CONSIDERAÇÕES ALCANÇADAS PELA PESQUISA
Em relação aos resultados obtidos na pesquisa, Valdirene pontua que, no capítulo quatro, esclarece que a condição real da história indígena regional do Oeste de Santa Catarina, ao menos na amostra estudada, está na contramão das propostas da Lei n° 11.645. A lei estabelece as diretrizes e bases para incluir no currículo oficial da rede de ensino a obrigatoriedade da temática História e Cultura Afro-brasileira e Indígena.
“Cerca de 56% dos docentes desconhece essa lei; 53,9% têm mais de 40 anos, ou seja, concluíram o Ensino Superior antes de sua implantação. Já 89,8% não receberam nas suas escolas cursos de capacitação sobre a história e a cultura dos povos indígenas constituidores de sua região e 73,7% se sentem incapacitados para trabalhar a temática indígena na sala de aula. Esses resultados demonstram que a Secretaria de Educação de Santa Catarina e as Secretarias Municipais de Educação desprenderam tempo insuficiente, ou não desprenderam tempo, com a formação continuada sobre a temática indígena regional para os profissionais da Educação Básica”, ressalta.

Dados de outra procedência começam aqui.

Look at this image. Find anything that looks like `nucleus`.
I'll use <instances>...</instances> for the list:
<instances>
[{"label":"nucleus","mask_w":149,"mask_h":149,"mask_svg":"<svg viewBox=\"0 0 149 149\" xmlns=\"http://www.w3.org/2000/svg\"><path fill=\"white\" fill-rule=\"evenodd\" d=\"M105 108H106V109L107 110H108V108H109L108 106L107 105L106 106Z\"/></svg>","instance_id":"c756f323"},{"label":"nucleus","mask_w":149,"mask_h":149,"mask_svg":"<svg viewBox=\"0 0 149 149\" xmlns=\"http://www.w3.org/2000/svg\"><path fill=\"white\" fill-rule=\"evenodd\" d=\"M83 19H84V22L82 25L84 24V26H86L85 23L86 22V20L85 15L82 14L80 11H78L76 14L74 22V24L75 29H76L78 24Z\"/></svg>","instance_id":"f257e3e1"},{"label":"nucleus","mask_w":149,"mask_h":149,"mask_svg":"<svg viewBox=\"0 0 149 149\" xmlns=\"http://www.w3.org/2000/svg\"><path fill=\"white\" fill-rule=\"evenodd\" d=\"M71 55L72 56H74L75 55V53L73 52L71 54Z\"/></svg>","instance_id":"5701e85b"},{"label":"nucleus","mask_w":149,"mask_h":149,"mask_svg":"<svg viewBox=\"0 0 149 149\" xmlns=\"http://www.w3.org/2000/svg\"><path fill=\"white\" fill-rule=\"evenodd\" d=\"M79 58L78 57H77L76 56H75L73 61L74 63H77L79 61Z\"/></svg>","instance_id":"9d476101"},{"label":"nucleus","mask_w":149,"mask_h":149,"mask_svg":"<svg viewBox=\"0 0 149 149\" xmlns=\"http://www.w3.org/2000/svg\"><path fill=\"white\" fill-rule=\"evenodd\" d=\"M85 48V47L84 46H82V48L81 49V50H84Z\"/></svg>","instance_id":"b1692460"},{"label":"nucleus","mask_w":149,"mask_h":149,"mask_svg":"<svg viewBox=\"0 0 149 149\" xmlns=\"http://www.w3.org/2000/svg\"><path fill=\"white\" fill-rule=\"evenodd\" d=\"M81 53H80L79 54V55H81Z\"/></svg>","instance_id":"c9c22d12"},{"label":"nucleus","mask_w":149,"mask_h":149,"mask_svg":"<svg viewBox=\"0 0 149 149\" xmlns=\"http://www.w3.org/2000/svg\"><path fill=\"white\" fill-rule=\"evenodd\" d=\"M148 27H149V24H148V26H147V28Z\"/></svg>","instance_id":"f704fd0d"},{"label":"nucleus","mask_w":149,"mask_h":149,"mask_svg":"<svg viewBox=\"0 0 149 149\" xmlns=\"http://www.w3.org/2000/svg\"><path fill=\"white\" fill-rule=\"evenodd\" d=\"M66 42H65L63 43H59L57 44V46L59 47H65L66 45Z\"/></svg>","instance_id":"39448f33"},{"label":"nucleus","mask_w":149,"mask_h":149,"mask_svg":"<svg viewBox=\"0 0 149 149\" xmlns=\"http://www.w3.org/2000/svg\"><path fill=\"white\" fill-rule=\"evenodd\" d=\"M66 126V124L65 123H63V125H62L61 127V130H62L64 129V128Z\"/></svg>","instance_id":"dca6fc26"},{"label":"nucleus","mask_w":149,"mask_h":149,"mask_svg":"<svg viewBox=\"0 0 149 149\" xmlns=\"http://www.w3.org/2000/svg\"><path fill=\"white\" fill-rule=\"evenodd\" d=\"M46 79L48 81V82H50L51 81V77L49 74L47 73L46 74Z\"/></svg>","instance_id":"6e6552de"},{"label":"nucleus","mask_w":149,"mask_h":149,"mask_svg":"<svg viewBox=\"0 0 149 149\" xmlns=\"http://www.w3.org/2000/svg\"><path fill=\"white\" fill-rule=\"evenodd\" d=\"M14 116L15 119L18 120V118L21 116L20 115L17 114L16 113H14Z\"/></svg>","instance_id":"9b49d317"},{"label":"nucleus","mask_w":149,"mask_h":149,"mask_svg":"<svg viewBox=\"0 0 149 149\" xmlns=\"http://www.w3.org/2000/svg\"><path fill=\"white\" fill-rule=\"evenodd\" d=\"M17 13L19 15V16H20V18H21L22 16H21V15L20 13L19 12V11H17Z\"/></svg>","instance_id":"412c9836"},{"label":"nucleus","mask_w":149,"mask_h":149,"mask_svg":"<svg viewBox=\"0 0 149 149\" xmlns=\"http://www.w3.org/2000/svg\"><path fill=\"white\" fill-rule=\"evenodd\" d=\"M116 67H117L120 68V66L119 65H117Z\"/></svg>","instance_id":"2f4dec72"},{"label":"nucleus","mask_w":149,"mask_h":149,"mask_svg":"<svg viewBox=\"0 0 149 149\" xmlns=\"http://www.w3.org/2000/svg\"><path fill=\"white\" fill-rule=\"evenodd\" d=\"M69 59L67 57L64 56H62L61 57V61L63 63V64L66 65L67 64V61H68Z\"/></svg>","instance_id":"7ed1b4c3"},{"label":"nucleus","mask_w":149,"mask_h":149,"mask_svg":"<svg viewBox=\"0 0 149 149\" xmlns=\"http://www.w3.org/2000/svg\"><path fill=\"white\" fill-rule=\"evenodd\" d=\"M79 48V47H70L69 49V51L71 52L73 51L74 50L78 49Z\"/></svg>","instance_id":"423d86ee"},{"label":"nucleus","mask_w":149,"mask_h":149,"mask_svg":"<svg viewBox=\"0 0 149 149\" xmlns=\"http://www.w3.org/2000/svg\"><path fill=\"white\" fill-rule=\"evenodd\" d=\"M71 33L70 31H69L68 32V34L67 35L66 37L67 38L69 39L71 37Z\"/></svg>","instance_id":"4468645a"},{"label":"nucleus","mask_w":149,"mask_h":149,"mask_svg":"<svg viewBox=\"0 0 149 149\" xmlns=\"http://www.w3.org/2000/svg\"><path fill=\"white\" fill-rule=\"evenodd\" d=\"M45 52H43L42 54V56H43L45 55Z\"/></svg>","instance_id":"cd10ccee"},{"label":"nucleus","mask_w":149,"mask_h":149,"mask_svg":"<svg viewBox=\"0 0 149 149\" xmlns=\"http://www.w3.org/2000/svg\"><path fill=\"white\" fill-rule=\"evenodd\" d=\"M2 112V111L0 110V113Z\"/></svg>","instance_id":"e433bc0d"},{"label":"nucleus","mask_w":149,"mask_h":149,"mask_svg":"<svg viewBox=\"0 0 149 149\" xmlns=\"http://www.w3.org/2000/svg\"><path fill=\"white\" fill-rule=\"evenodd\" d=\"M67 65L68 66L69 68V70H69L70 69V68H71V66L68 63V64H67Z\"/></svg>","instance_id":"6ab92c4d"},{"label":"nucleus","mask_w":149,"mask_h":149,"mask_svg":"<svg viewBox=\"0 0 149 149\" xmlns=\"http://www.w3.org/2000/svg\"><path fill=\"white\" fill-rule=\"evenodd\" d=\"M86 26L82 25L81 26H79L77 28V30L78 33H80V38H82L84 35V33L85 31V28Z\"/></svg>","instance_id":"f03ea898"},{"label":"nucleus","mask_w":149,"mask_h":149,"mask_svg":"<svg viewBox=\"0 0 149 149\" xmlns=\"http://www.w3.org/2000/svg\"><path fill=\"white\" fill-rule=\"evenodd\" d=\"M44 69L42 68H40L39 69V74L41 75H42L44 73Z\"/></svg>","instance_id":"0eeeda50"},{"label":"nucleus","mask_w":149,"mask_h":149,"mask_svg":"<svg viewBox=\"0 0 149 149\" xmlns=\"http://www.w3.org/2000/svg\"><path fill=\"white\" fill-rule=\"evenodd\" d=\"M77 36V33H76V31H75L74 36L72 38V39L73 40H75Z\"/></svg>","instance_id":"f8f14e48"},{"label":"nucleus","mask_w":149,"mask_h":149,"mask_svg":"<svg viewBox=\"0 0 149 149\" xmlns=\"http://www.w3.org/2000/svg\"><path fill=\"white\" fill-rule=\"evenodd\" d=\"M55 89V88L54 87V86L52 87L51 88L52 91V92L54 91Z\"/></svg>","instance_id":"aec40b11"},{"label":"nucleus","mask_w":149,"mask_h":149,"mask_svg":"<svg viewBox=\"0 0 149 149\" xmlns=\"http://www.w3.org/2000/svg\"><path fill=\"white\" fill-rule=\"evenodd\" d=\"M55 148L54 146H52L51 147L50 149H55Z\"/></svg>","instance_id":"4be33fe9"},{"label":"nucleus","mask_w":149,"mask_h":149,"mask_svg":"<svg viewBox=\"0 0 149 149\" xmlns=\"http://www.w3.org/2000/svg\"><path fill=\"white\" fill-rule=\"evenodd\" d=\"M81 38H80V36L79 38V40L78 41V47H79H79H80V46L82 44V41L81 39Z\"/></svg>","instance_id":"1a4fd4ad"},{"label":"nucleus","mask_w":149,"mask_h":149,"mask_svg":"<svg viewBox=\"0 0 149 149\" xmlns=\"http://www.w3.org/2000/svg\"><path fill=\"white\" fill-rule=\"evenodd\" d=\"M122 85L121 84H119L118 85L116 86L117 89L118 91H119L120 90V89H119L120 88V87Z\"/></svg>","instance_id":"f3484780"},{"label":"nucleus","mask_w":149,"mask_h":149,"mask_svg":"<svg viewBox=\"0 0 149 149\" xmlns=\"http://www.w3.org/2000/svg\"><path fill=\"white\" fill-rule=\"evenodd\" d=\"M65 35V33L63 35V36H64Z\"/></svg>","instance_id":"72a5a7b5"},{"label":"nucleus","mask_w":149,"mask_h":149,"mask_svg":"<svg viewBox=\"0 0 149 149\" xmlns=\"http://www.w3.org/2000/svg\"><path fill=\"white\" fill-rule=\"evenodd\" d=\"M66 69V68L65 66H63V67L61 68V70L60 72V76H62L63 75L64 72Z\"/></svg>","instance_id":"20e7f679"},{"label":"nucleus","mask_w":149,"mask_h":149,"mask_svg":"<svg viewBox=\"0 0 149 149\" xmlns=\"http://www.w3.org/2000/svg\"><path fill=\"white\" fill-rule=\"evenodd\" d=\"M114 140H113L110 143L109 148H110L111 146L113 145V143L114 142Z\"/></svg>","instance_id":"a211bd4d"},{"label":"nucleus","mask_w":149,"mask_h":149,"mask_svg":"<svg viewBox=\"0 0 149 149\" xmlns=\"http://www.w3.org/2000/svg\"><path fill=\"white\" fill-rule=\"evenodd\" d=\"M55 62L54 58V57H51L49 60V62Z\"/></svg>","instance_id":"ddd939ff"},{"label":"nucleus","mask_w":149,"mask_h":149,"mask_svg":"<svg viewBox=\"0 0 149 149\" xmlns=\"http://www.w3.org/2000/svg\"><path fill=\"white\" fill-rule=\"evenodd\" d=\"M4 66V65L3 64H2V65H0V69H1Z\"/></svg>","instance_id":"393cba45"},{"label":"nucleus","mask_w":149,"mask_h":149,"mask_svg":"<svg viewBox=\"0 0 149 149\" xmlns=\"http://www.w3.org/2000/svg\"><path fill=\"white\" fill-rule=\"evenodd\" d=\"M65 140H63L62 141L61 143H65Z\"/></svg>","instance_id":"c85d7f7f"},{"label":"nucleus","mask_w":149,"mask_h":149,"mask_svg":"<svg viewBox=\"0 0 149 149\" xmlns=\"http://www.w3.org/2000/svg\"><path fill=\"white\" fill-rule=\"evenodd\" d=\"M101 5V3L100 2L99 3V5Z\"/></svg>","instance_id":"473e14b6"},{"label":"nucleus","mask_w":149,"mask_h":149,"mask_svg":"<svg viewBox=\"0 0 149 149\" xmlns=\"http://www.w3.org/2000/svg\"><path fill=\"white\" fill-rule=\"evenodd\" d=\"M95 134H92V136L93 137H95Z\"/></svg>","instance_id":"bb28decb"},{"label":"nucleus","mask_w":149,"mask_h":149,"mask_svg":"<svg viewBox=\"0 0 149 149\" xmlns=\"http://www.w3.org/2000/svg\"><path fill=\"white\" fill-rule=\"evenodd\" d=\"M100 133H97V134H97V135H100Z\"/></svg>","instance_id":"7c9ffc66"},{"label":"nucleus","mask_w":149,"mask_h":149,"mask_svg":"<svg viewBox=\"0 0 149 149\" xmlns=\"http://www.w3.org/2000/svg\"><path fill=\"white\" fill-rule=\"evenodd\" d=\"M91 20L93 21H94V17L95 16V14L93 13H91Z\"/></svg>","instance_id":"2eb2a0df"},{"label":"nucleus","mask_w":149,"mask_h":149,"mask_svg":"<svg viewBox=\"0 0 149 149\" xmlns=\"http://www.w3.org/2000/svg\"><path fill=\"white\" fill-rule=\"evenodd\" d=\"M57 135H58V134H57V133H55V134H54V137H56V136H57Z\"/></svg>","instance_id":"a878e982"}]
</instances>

Além disso, segundo ela, há os dados de que os estudantes tiveram pouco contato ou nenhum contato com a cultura indígena em sala de aula.
“Aproximadamente 83,8% dos estudantes jamais visitaram lugares relacionados à temática indígena; 87,3% não vivenciaram, no ambiente escolar, a experiência de uma pessoa indígena contar sobre suas histórias e cultura e 76% dos docentes informaram que nas bibliotecas escolares não há espaços específicos com obras sobre a temática dos povos indígenas da região ou do país escritas por especialistas ou de autoria indígena. Assim, ao serem questionados sobre o passado dos povos indígenas da região, os alunos fizeram associações exclusivas com a alimentação e deram raros detalhes sobre a moradia”, expõe Valdirene.
No decorrer da produção dos quatro capítulos de sua tese, Valdirene aponta que a construção do patrimônio histórico indígena tem diferentes apropriações. Assim, esse patrimônio histórico não é partilhado, de maneira efetiva, para o público em geral e dentro das escolas.
“Muitas vezes, a escola, por razões estruturais que perpassam políticas públicas, não trata esta memória e patrimônio de modo significativo, pois, historicamente, não os considera de seus antepassados diretos. Logo, a temática se refere a populações “diferentes” e, até mesmo, “adversárias”, tradicionalmente apresentadas por olhos eurocêntricos. De modo geral, os docentes têm noções científicas limitadas a respeito do assunto, e o material didático acessado não apresenta a complexidade cultural dos povos indígenas da região”, sublinha a historiadora.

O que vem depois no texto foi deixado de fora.